Divisional forest officer (east) Ajit Singh told The Telegraph this evening that elephants were “15km from the city”, heading towards Ramgarh along the Churchu-Demotand-Charhi forests from where they would reach Gola and go to Bengal.
“Trackers from Bankura as well as our men are keeping tabs on their movement. There is no reason to fear,” he said.
But he added that people in Hazaribagh city, which know the jumbo attack for the first time, as well as adjoining villages, were still afraid.
“They are calling me round the clock for help from Harli, Jhumra, Meru, Amritnagar Khurd and Bhelwatand areas,” he said.
In Bokaro, a 14-member herd, including four calves, crossed Hisim hills on the Purulia-Bokaro border around 3am yesterday. The entire day, they damaged paddy in several villages falling in Jaridih and Kasmar blocks.
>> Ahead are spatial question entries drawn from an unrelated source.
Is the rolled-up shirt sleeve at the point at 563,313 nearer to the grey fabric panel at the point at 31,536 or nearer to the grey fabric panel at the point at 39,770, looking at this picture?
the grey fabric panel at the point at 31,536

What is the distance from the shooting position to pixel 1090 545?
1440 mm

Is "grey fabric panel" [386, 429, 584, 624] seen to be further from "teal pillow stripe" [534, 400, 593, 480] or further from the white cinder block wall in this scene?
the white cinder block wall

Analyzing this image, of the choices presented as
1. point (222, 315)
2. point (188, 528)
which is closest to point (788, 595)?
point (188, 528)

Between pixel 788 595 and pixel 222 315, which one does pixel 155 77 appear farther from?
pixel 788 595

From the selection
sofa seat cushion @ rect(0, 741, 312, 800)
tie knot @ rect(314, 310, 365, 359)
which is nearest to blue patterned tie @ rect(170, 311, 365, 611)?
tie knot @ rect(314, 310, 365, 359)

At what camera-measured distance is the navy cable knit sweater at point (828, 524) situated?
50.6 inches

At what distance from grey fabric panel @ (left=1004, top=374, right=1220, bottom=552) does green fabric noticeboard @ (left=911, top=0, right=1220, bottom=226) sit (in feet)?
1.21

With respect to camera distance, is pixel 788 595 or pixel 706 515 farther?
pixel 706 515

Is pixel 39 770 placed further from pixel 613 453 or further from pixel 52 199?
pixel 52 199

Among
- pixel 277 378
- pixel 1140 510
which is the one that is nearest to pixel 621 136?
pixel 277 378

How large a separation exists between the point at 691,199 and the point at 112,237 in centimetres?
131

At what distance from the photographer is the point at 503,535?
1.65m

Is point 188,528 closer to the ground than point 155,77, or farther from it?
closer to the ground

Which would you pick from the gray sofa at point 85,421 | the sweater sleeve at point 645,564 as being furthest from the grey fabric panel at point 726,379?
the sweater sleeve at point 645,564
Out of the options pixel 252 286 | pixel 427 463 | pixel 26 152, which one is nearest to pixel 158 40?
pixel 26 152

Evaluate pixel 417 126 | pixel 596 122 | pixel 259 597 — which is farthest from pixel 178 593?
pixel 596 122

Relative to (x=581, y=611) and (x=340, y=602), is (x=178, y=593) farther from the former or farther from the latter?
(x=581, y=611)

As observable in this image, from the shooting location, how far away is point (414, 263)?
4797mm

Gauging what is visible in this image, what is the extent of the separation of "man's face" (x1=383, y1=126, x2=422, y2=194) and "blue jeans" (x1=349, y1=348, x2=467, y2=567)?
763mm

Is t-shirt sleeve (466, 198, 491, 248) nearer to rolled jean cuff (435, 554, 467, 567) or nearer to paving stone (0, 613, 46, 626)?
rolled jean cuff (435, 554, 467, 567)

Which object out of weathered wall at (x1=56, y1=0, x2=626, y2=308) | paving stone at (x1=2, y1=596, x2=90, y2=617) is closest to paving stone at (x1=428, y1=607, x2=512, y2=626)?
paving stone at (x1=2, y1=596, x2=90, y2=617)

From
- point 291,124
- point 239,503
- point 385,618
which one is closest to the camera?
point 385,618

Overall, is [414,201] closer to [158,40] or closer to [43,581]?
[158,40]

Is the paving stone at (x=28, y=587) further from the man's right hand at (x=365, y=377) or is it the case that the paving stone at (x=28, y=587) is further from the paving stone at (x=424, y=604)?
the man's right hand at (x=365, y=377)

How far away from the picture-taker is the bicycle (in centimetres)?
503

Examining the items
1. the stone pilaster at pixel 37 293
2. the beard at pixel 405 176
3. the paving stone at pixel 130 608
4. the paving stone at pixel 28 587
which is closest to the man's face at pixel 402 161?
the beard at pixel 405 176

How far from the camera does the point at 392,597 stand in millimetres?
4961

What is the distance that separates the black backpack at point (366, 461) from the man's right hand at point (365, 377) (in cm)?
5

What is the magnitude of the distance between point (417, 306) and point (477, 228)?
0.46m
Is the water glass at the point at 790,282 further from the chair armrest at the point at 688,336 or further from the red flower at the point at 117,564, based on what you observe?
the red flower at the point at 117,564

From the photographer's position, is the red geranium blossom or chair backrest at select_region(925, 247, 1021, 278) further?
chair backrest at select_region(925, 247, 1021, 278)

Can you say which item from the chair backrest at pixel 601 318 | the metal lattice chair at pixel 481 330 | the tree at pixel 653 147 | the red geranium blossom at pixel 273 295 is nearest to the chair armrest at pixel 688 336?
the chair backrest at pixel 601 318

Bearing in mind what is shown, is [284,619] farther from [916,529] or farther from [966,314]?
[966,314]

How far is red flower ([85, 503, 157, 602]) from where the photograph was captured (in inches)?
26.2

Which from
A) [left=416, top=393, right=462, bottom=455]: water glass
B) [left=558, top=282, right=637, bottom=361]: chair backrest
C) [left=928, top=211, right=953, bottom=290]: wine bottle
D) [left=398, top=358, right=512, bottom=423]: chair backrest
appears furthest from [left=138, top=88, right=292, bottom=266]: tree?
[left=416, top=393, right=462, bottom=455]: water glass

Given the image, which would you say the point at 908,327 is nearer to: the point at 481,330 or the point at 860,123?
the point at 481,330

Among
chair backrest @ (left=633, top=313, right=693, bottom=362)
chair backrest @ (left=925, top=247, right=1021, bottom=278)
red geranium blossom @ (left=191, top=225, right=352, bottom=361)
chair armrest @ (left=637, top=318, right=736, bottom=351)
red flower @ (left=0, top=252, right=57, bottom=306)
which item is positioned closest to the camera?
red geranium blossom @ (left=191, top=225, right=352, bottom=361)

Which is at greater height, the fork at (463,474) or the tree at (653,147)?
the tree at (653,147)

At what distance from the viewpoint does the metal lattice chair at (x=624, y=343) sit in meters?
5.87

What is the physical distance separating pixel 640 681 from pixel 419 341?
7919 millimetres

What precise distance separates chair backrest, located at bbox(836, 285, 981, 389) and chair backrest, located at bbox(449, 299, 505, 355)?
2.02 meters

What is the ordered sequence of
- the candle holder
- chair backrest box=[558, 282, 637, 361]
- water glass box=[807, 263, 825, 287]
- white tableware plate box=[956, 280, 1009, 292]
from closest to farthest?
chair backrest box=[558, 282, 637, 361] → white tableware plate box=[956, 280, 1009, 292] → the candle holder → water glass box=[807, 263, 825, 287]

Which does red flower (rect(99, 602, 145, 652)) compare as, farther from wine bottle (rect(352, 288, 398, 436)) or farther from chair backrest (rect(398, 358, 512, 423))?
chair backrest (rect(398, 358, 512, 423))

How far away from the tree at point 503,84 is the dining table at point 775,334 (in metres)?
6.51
Villagers across Choli, Lodkiyari, Bhavanipur, Dumarkudar and Mahdeobera have reported damage to standing paddy.
Last night, villagers beat drums, burst crackers and lit torches to steer elephants to Rodia forests, 18km from Hisim hills.
Bokaro district forest officer Arvind Manish said elephants were now anchored at Rodia forests, some 10km from Bokaro-Purulia border under Jaridih block. He added villagers would be duly compensated for the damage.
“I have assured people they would compensated according to government norms. Our team of forest officials has reached Jaridih and Kasmar block villages to take stock,” he said.
He also stressed that the herd was not belligerent.